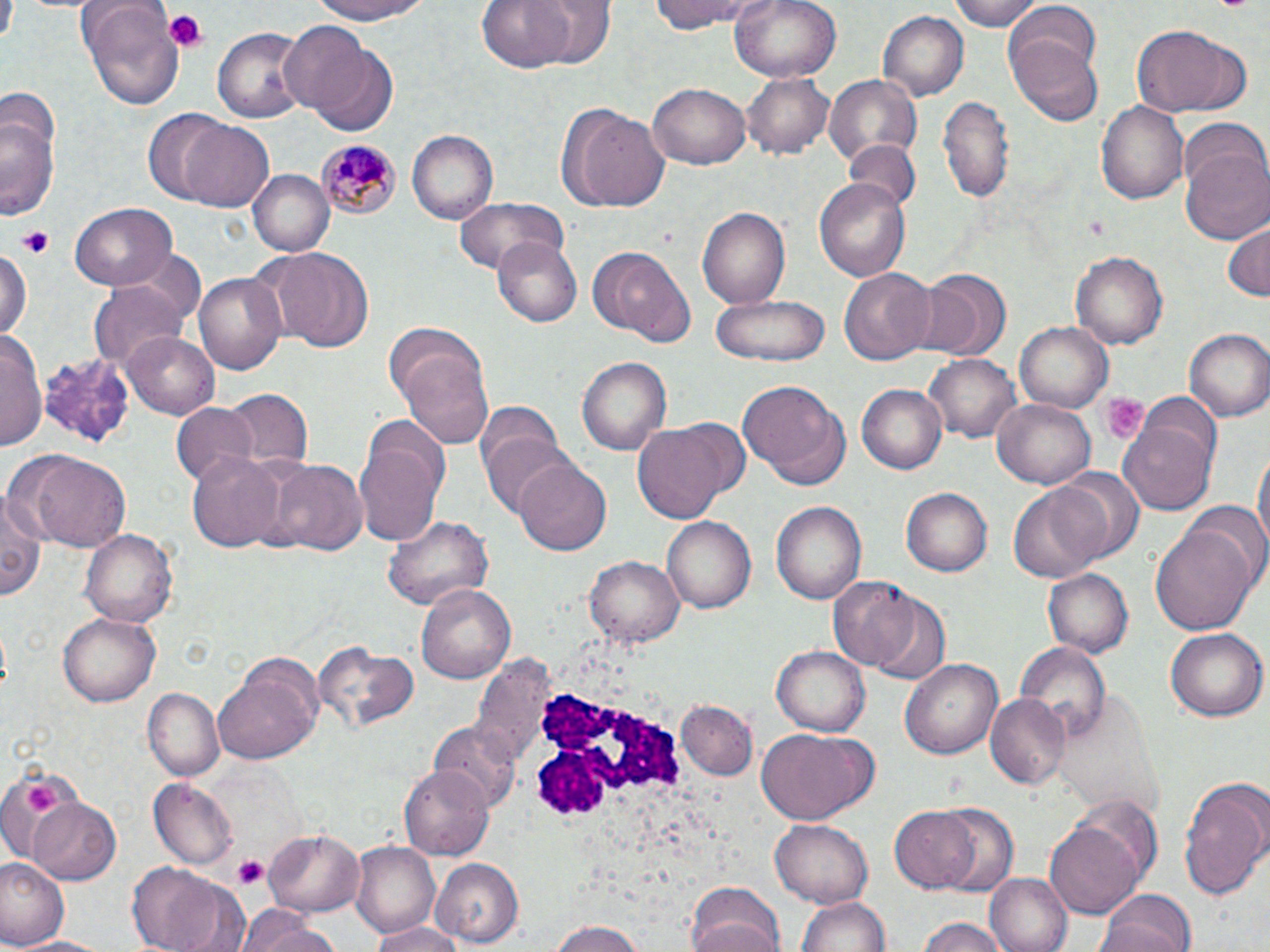
Summary:
  - Coordinate format: approximate bounding boxes as (x1,y1)-(x2,y2) corner pairs in pixels
  - Plasmodium malariae-infected red blood cell locations: (315,139)-(401,220)
  - White blood cell locations: (531,685)-(690,822)
  - Platelet locations: (163,9)-(206,50), (18,224)-(55,259), (1099,394)-(1148,443), (24,781)-(62,819), (233,857)-(268,890)
  - Uninfected red blood cell locations: (76,0)-(185,110), (306,0)-(436,24), (478,0)-(580,74), (535,0)-(618,71), (647,0)-(765,33), (729,0)-(842,84), (947,0)-(1046,30), (1005,5)-(1103,79), (879,11)-(967,101), (278,21)-(378,118), (212,25)-(309,125), (1130,25)-(1244,114), (1008,35)-(1103,127), (307,45)-(399,138), (740,69)-(834,159), (828,75)-(921,169), (647,82)-(752,169), (1,88)-(61,159), (935,96)-(1014,204), (1096,98)-(1191,206), (558,103)-(669,214), (141,109)-(230,204), (0,116)-(59,220), (180,120)-(276,212), (406,131)-(496,224), (845,140)-(920,214), (1181,147)-(1270,245), (249,169)-(334,257), (814,178)-(911,285), (454,196)-(569,274), (69,202)-(178,291), (697,208)-(790,306), (1221,221)-(1269,303), (492,236)-(582,326), (0,244)-(30,346), (591,246)-(692,345), (271,248)-(376,354), (1070,251)-(1168,350), (837,266)-(935,367), (916,268)-(1010,360), (195,272)-(287,376), (88,282)-(186,369), (710,296)-(830,365), (1015,320)-(1115,414), (1,327)-(45,456), (124,329)-(219,417), (1185,329)-(1269,423), (393,337)-(493,448), (926,351)-(1022,441), (40,353)-(138,453), (578,355)-(671,457), (736,380)-(850,488), (856,385)-(946,474), (221,390)-(310,472), (1139,392)-(1222,477), (990,398)-(1097,489), (169,402)-(260,490), (471,402)-(561,484), (355,418)-(450,546), (1119,421)-(1217,515), (630,423)-(727,526), (482,435)-(580,521), (1252,442)-(1268,565), (16,449)-(133,552), (185,450)-(289,554), (514,457)-(612,553), (272,459)-(368,556), (1056,467)-(1145,565), (1007,481)-(1111,586), (902,487)-(992,577), (1,488)-(45,606), (1184,499)-(1270,595), (770,500)-(865,607), (385,513)-(491,613), (660,517)-(754,615), (1150,521)-(1258,638), (82,527)-(177,629), (582,553)-(684,649), (1042,569)-(1134,659), (830,578)-(925,677), (418,580)-(517,684), (870,597)-(950,687), (58,611)-(161,707), (1165,628)-(1265,721), (1015,644)-(1110,741), (315,645)-(417,735), (772,645)-(870,736), (901,658)-(1004,759), (214,663)-(319,763), (141,689)-(224,782), (985,694)-(1069,789), (679,702)-(756,780), (429,721)-(520,818), (756,729)-(874,826), (0,763)-(84,863), (398,764)-(494,860), (1179,774)-(1270,898), (150,778)-(238,869), (28,798)-(123,884), (932,804)-(1020,897), (890,805)-(984,893), (771,818)-(873,908), (1045,823)-(1142,919), (263,829)-(365,914), (349,843)-(442,933), (0,857)-(67,946), (433,859)-(524,948), (124,862)-(246,952), (985,873)-(1072,952), (685,884)-(787,952), (1093,888)-(1200,952), (798,895)-(890,952), (234,910)-(345,952), (915,916)-(1011,952), (365,922)-(471,952), (543,923)-(651,952), (11,935)-(115,952)
  - Slide-level diagnosis: Plasmodium malariae
  - Preparation: thin blood film
  - Stain: May-Grünwald-Giemsa
  - Image size: 1270×952 pixels
  - Modality: optical microscopy
  - Magnification: 1000x
  - Field of view: one of a larger specimen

***

Print exactly, and only, the lines from the line containing "- Image size: 1270×952 pixels" through the final line of the records, both included.

▸ **The answer**:
  - Image size: 1270×952 pixels
  - Modality: optical microscopy
  - Magnification: 1000x
  - Field of view: one of a larger specimen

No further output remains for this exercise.